At Harness, we’ve always believed software delivery should be intelligent, efficient, and secure. That’s why AI has been part of our DNA since day one. We first brought AI into software delivery when we introduced Continuous Verification in 2017. That same vision is behind our latest innovation: Harness MCP Server.

This isn’t just another integration tool. It’s a new way for AI agents – whether it’s Claude Desktop, Windsurf, Cursor, or something you’ve built yourself – to securely connect with your Harness workflows. No brittle glue code. No custom APIs. Just smart, consistent connections between your agents and the tools that power your software delivery lifecycle.

What is the Harness MCP Server?

Let’s break it down. The Harness MCP Server runs in your environment and acts as a translator between your AI tools and our platform. It’s a lightweight local gateway that implements the Model Context Protocol (MCP) – an open standard designed to help AI agents securely access external developer services through a consistent, structured interface.

Our customers have repeatedly told us they’re excited to start getting real value from their AI investments, but having secure access to their own data remains a major roadblock. They want to build their own agents, but lack a simple, reliable way to connect them to workflows. Our MCP Server unlocks exactly that. 

“Our customers are building agents, but they don’t need another plugin – they need AI with context. That means access to delivery data from pipelines, environments, and logs. The Harness MCP Server gives them a clean, reliable way to pull that data into their own tools, without fragile integrations. It’s a simple protocol, but it unlocks a lot. And it reflects a broader shift – from AI as a standalone layer to AI as part of the software delivery workflow. We believe that shift is foundational to where DevOps is headed."
Sanjay Nagraj, SVP Engineering at Harness

Bring the Power of Harness to your AI Workflows

Our MCP Server makes it easy for your AI agents to do more than just observe. They can take action! By exposing a growing set of structured, secure tool sets—including pipelines, repositories, logs, and artifact registries—MCP gives agents consistent access to the same systems your teams already use to build, test, and deploy software. MCP turns Harness into a plug-and-play backend for your AI. Here’s how it works.

One Protocol for Everything

Adapters and glue code slow teams down. But with our MCP server, you don’t need to worry about juggling different adapters or writing custom logic for each Harness service. A single standardized protocol gives agents access to pipelines, pull requests, logs, repositories, artifact registries, and more – all through one consistent interface.

Let’s say a customer success engineer needs to check whether a recent release went out for a specific client.
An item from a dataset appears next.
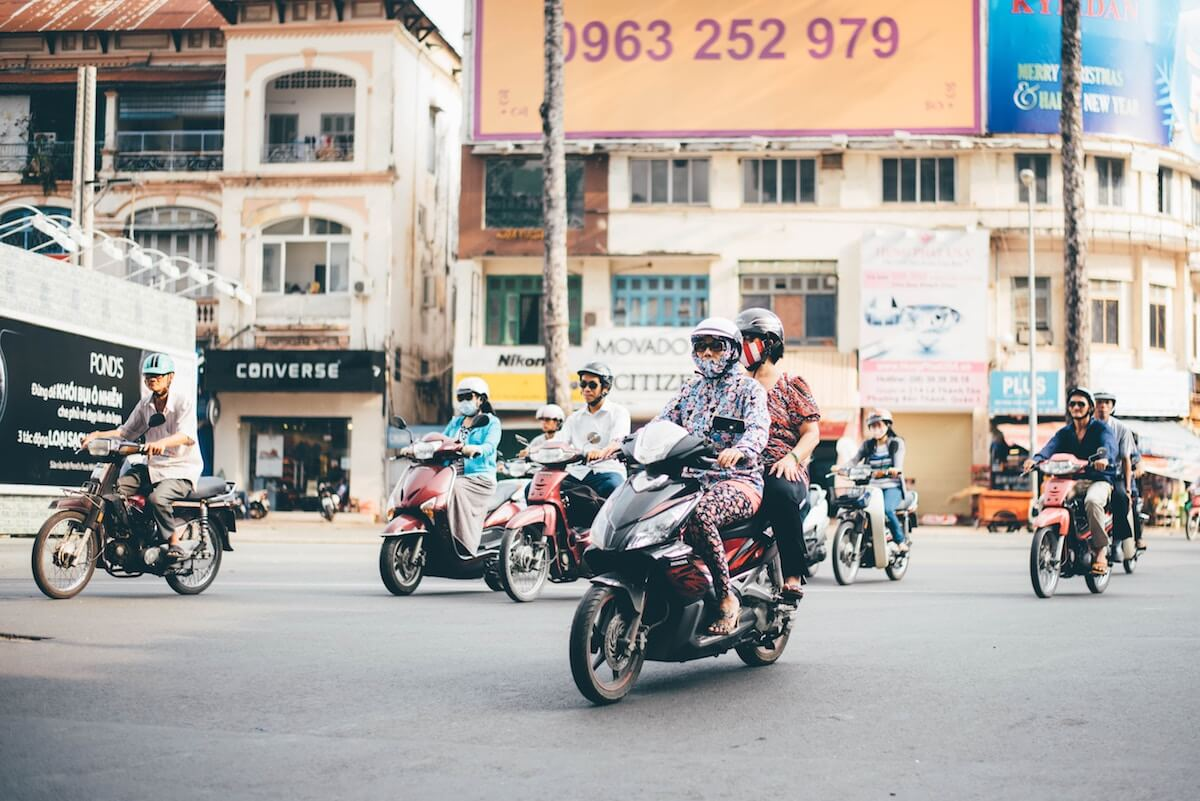 Bad things about Vietnam - Traffic accidents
Using their AI agent, the MCP Server will fetch the release data instantly, so they don’t need to waste time pinging their dev team or digging through dashboards.

🔌 Plug-and-Play for Any Agent

We didn’t just build the MCP Server for our own platform – we built it for yours. The same MCP server that powers Harness’ AI agents is available to our customers, making it easy to reuse the same patterns across multiple AI agents and environments. That consistency reduces drift, simplifies maintenance, and cuts down overhead. 

A platform engineer, for example, can build a Slack bot that alerts teams to failed builds and surfaces logs. With MCP, it connects in minutes – no custom APIs, no complex auth flows – just the same server we use internally. 

🔁 Built for Scalability

Innovation never stands still – but your code shouldn’t break just to keep up with it. With our MCP Server, you can add new tool sets and endpoints without changing your agent code.  Simply update your server. And because it's open and forkable, teams can extend functionality to support additional services, internal tools, or custom workflows.

Consider a development team integrating a data source from a product they rely on into VS Code to suggest which pipeline to trigger based on file changes. As their processes evolve, they can keep expanding the agent’s capabilities without ever touching the core agent logic.

🔐 Secure by Design

Security teams need confidence that AI integrations won’t compromise their standards. That’s why our MCP Server is built with enterprise-grade controls from the start. It uses JSON-RPC 2.0 for structured, efficient communication and integrates with Harness’s granular RBAC model so that teams can manage access with precision and prevent unauthorized access. API keys are handled directly in the platform, and no sensitive data is ever sent to the LLM. It’s built to reflect the same security posture customers already trust in Harness.

Take a security team that needs to restrict an agent’s access. With MCP, they can configure the server so the agent is limited to deployment logs – giving support teams the insights they need without opening up the broader system.

🎥 See It in Action

AI is changing how software gets built – but today’s agents are only as helpful as the systems they can safely access. For DevOps and platform teams, this marks a shift from siloed automation to coordinated, AI-driven execution. Instead of building and maintaining custom connectors, teams can now focus on enabling agents to interact with their delivery stack safely, consistently, and at scale.

With the Harness MCP Server, we’re giving developers what they’ve asked for: a more innovative way to connect AI to the software delivery process, without compromising security or speed.

Curious how it all works? Watch our walkthrough video to see the MCP Server in action and learn how AI agents can securely interact with your Harness workflows.

🧠 Visit the Harness Developer Hub to get started.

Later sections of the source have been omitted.